Я уже не робел перед ним и возразил:
– Вы это печатать не будете, но в оценке «Чонкина» ошибаетесь.
Он, похоже, засомневался.
– Ну, не знаю… Может быть. А вот давайте пойдем к Александру Григорьевичу. Он мужик башковитый, пусть нас рассудит.
Вместе пошли к его заместителю Дементьеву. Тот с кем-то говорил по телефону. Твардовский встал напротив и время от времени нетерпеливо стучал ладонью по спинке стула. Дементьеву неудобно было прерывать разговор. Он ерзал на стуле, потом встал и, продолжая говорить в трубку, вертелся, всем своим видом показывая, что вот сейчас, сейчас… Наконец окончил разговор.
– Вот что, Григорьич, – обратился к нему Твардовский, – у нас с автором несогласие. Почитай и скажи, что ты об этом думаешь…
На улице меня ждал Некрасов:
– Что? Что он сказал?
Я молча махнул рукой.
– Не принял? Ах, сука! Негодяй! Гад! У самого давно не стоит, так завидует всем, кто еще что-то может. Но все-таки он человек совестливый. Вот наговорил тебе гадостей, а сам после этого пойдет и запьет. Пойдем выпьем!..
«Чонкин» и чешские учителя
Несмотря на обиду, я не мог себе представить, что Твардовский отверг рукопись по каким-то нечестным соображениям. В конце концов, написанное мною не должно всем обязательно нравиться. А насчет фамилии – мне уже говорили, что Чонкин идет от Теркина, хотя это было не так. Если бы кто-то взялся прочесть все мною опубликованное, то заметил бы, что Чонкин – развитие образа, появлявшегося в моих предыдущих вещах. Тюлькин в «Мы здесь живем» и Очкин в «Расстоянии в полкилометра», а вовсе не Теркин были предтечами Чонкина. Тем не менее я пытался изменить фамилию героя. Долго подбирал варианты, пробовал даже назвать его Алтынником (эту фамилию потом получил герой повести «Путем взаимной переписки»). Нет, не подходила Чонкину эта фамилия. И никакая другая не подходила. Живого человека проще переименовать, чем литературного героя. Так Иван Чонкин и остался Чонкиным. И теперь, по прошествии времени, мало кому приходит в голову сравнивать его с Теркиным.
- - - - - - -
▶ **Условие задания**: Подхватите приведенный выше отрывок воспоминаний о рукописи «Чонкина» и Твардовском и продолжите его с новой фразы после слов «мало кому приходит в голову сравнивать его с Теркиным».

▶ **Блок данных**:
- - - - - - -
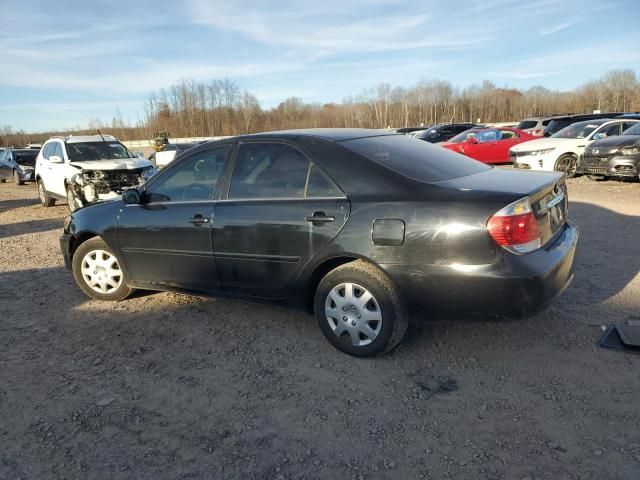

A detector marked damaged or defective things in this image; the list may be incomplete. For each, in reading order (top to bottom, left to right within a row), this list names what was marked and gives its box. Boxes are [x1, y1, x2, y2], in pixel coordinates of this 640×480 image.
- - - - - - -
▶ **Ответ к задаче**:
Дементьев был щедрее Твардовского.
– Я прочел вашу рукопись внимательно. Вижу, вы затеяли что-то очень значительное. Но мое прошлое не позволяет мне принять это. Вы знаете, у меня был такой случай. Однажды, в двадцатых годах, будучи еще совсем молодым человеком, я плыл на пароходе по Волге с делегацией чешских учителей. Узнав, что я литератор, они спросили, знаю ли я чешскую литературу. Я сказал, что знаю, и стал называть разные имена. «А кто ваш любимый чешский писатель?» Я сказал: «Гашек». И на этом наша дружба кончилась. «Гашек?! – закричали они в один голос. – Как может нравиться Гашек?! Он очень плохой писатель, он оклеветал наш народ!..» Вот, – заключил грустно Дементьев, – я сам себе кажусь сейчас тем чешским учителем. Чувствую, что вы замахнулись на что-то большое, но не могу этого принять.
Жизнь без катастроф
Как уже, очевидно, усвоил читатель, при возникновении разных сложностей жизни мои родители другим выходам из положения предпочитали перемену места жительства. Собирали пожитки и уезжали в самые неожиданные города. В Керчи у них были три комнаты в четырехкомнатной квартире, недалеко от моря. Хорошая квартира, но с очень вредной скандальной соседкой. Я навещал их, они мечтали разменяться. Я дал объявление, что три комнаты меняются на двухкомнатную квартиру. Сам уехал в Москву. В это время к ним по объявлению пришел человек. Объяснил, что он из Башкирии, из города Октябрьский, у него больной сын, которому нужен морской воздух. И мой папа сказал: «Это наша судьба». Он поехал на разведку, оттуда дал маме телеграмму, которую подписал «твой октябренок». Я был решительно против, но остановить родителей было уже невозможно. Они собрали вещи и переехали в Октябрьский, безликий чужой город с климатом слишком суровым для пожилых людей, привыкших к жизни в теплых широтах. А тот человек потом отдал своего больного сына в детдом и обменял нашу квартиру еще раз на отдельную.
Климат в Башкирии был очень суровый. Я приехал к родителям под новый, 68-й год. В минус 45 градусов выходил из дома, чтобы почувствовать, что это такое. Чувствовал носом, который сразу становился деревянным.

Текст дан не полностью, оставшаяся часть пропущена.